The study was based on responses from more than 1,000 senior executives from 63 countries and all major industries, so the results are statistically significant.

However, despite plans to raise spending, the study determined that nearly half of the companies are unhappy with their returns on innovation spending. According to James Andrew, Senior Vice President and report author, These findings highlight the paradox we see all the time in practice. Innovation is such an important priority for companies, and although they continue to spend ever-increasing amounts on it, half of all companies remain unsatisfied with the returns they generate. Furthermore, he also stated that This is a critical issue because the costs are even greater than most companies realize. The costs include not only the money invested, but also the opportunity cost of not generating the growth and returns from innovation that are possible and that companies need to meet the demands of the stock market.

This report highlights the need not only for innovation, but management of the innovation process. Contrary to popular belief, the process can be managed and there are techniques that can be used to jump start the process and significantly increase your chances of success.

For example, I described a couple of approaches to innovation in my Purchasing Innovation Series over at e-Sourcing Forum. If you have a clearly identified problem, a great approach is Teoriya Resheniya Izobretatelskikh Zadatch, the Theory of Inventive Problem Solving, or TRIZ for short. The foundation for invention on demand, it can be used to create completely new products to perform a given function or solve an existing function. Another methodology is crowdsourcing, the process of delegating various tasks for which you do not have the manpower or expertise from internal production to external entities or affiliations of networked persons with the expertise, access to, or raw capabilities that you require.

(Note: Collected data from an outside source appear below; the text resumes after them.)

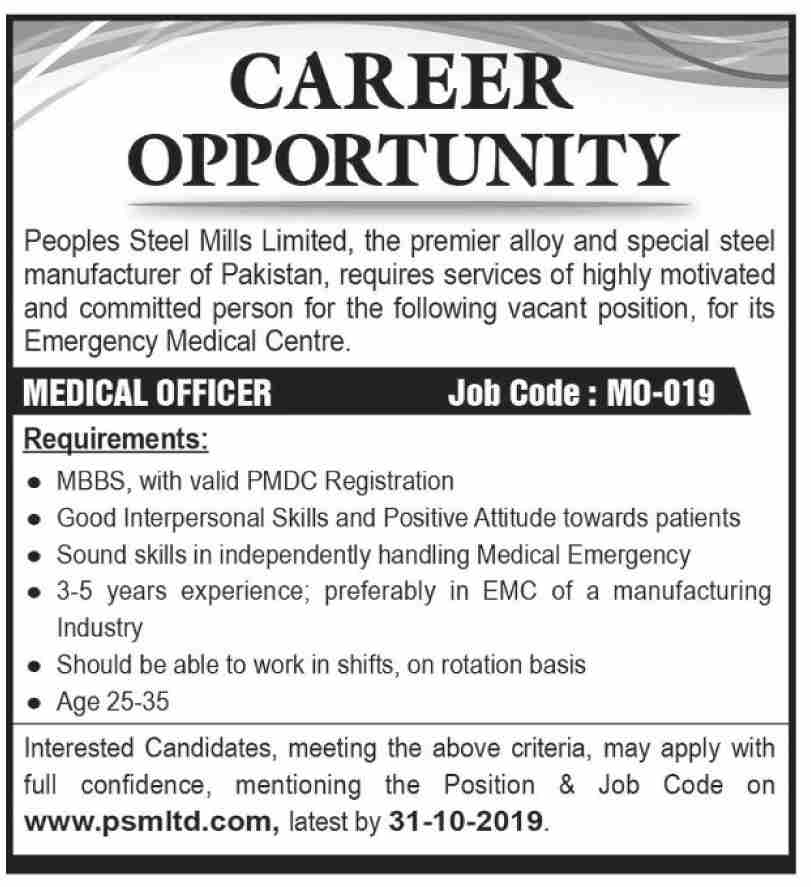 CAREER OPPORTUNITY

Peoples Steel Mills Limited, the premier alloy and special steel manufacturer of Pakistan, requires services of highly motivated and committed person for the following vacant position, for its Emergency Medical Centre.

MEDICAL OFFICER Job Code : MO-019

Requirements:

- MBBS, with valid PMDC Registration
- Good Interpersonal Skills and Positive Attitude towards patients
- Sound skills in independently handling Medical Emergency
- 3-5 years experience; preferably in EMC of a manufacturing Industry
- Should be able to work in shifts, on rotation basis
- Age 25-35

Interested Candidates, meeting the above criteria, may apply with full confidence, mentioning the Position & Job Code on www.psmltd.com, latest by 31-10-2019.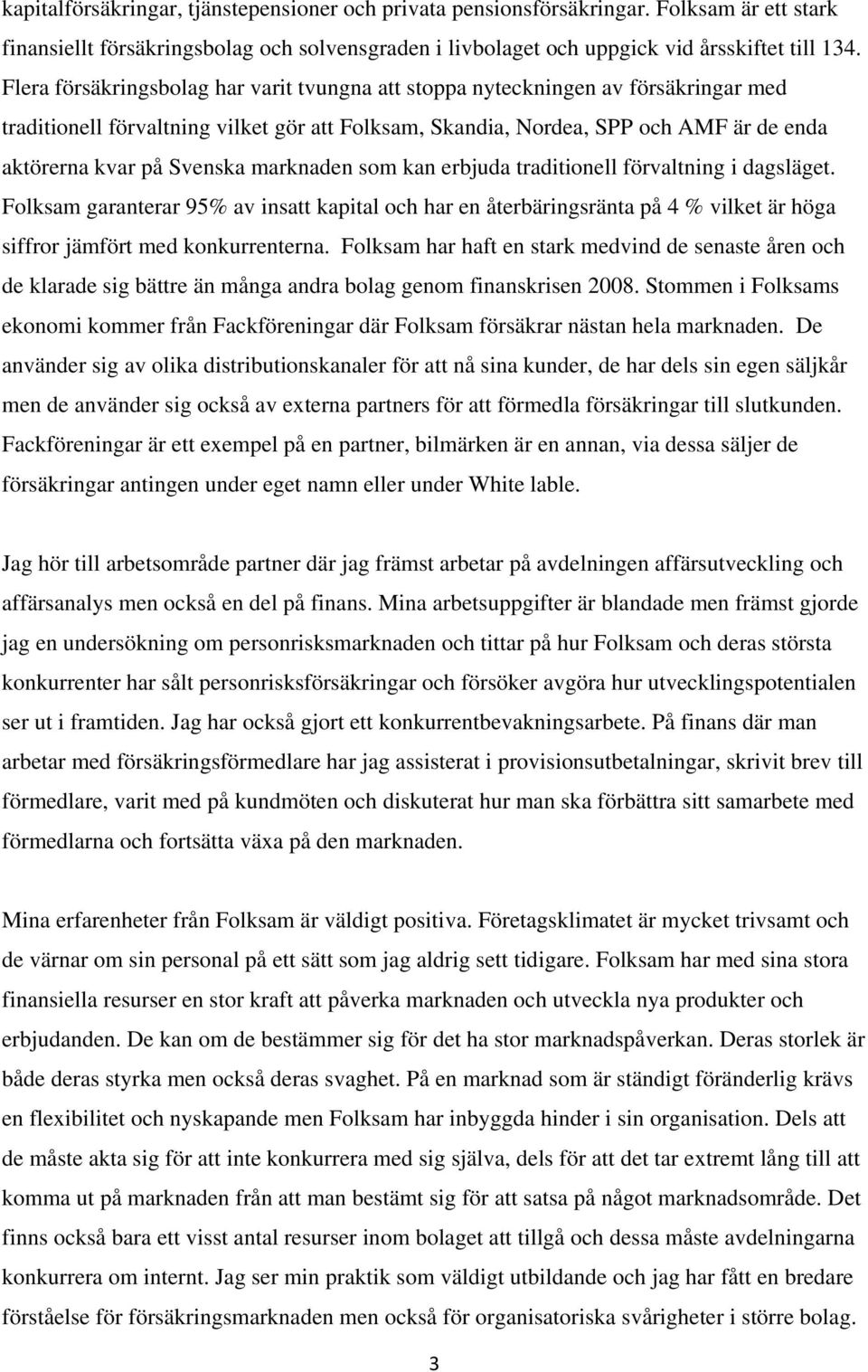 kapitalförsäkringar, tjänstepensioner och privata pensionsförsäkringar. Folksam är ett stark finansiellt försäkringsbolag och solvensgraden i livbolaget och uppgick vid årsskiftet till 134. Flera försäkringsbolag har varit tvungna att stoppa nyteckningen av försäkringar med traditionell förvaltning vilket gör att Folksam, Skandia, Nordea, SPP och AMF är de enda aktörerna kvar på Svenska marknaden som kan erbjuda traditionell förvaltning i dagsläget. Folksam garanterar 95% av insatt kapital och har en återbäringsränta på 4 % vilket är höga siffror jämfört med konkurrenterna. Folksam har haft en stark medvind de senaste åren och de klarade sig bättre än många andra bolag genom finanskrisen 2008. Stommen i Folksams ekonomi kommer från Fackföreningar där Folksam försäkrar nästan hela marknaden. De använder sig av olika distributionskanaler för att nå sina kunder, de har dels sin egen säljkår men de använder sig också av externa partners för att förmedla försäkringar till slutkunden. Fackföreningar är ett exempel på en partner, bilmärken är en annan, via dessa säljer de försäkringar antingen under eget namn eller under White lable.

Jag hör till arbetsområde partner där jag främst arbetar på avdelningen affärsutveckling och affärsanalys men också en del på finans. Mina arbetsuppgifter är blandade men främst gjorde jag en undersökning om personrisksmarknaden och tittar på hur Folksam och deras största konkurrenter har sålt personrisksförsäkringar och försöker avgöra hur utvecklingspotentialen ser ut i framtiden. Jag har också gjort ett konkurrentbevakningsarbete. På finans där man arbetar med försäkringsförmedlare har jag assisterat i provisionsutbetalningar, skrivit brev till förmedlare, varit med på kundmöten och diskuterat hur man ska förbättra sitt samarbete med förmedlarna och fortsätta växa på den marknaden.

Mina erfarenheter från Folksam är väldigt positiva. Företagsklimatet är mycket trivsamt och de värnar om sin personal på ett sätt som jag aldrig sett tidigare. Folksam har med sina stora finansiella resurser en stor kraft att påverka marknaden och utveckla nya produkter och erbjudanden. De kan om de bestämmer sig för det ha stor marknadspåverkan. Deras storlek är både deras styrka men också deras svaghet. På en marknad som är ständigt föränderlig krävs en flexibilitet och nyskapande men Folksam har inbyggda hinder i sin organisation. Dels att de måste akta sig för att inte konkurrera med sig själva, dels för att det tar extremt lång till att komma ut på marknaden från att man bestämt sig för att satsa på något marknadsområde. Det finns också bara ett visst antal resurser inom bolaget att tillgå och dessa måste avdelningarna konkurrera om internt. Jag ser min praktik som väldigt utbildande och jag har fått en bredare förståelse för försäkringsmarknaden men också för organisatoriska svårigheter i större bolag.

3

Building on crowdsourcing, you can take advantage of companies, research networks, and laboratories that exist primarily to help you with your innovation needs. One example is InnoCentive, an exciting web-based community matching top scientists to relevant R&D challenges facing leading companies from around the globe, can help you with your chemical, biological, and other scientific problems. Another example is YourEncore, a service provider connecting the technology and product development opportunities of member companies with world class talented individuals whose motto is People don’t retire anymore, they just go on to do other things. Yet another is NineSigma, a company that enables organizations to amplify internal resources and capabilities by tapping a global network of innovators for new solutions, technologies, products, services and opportunities.

Some of these organizations will even help you turn your product idea into a prototype. One example is Nytric, a company that exists to create revolutionary new products, using an advanced mode of thinking, spanning initial idea to market conquest; and by using a business model that shares front end risk so as to ensure a maximum mutual return on investment. Another example is Big Idea Group, an organization that brings together creative inventors and innovation-driven companies.

Furthermore, if you need just need help automating and tracking the process, you could always start with BrightIdea.com‘s On Demand Innovation Management Software, which gets you up and running immediately. Of course, this isn’t the only choice. You could also try Jenni‘s Idea Management Software, Centric Software‘s Product Intelligence software, or Imaginatik‘s Idea Central Software.

In other words, there are companies, products, and methodologies out there to help you ensure that each and every innovation effort you undertake is a success because, simply put, innovation matters.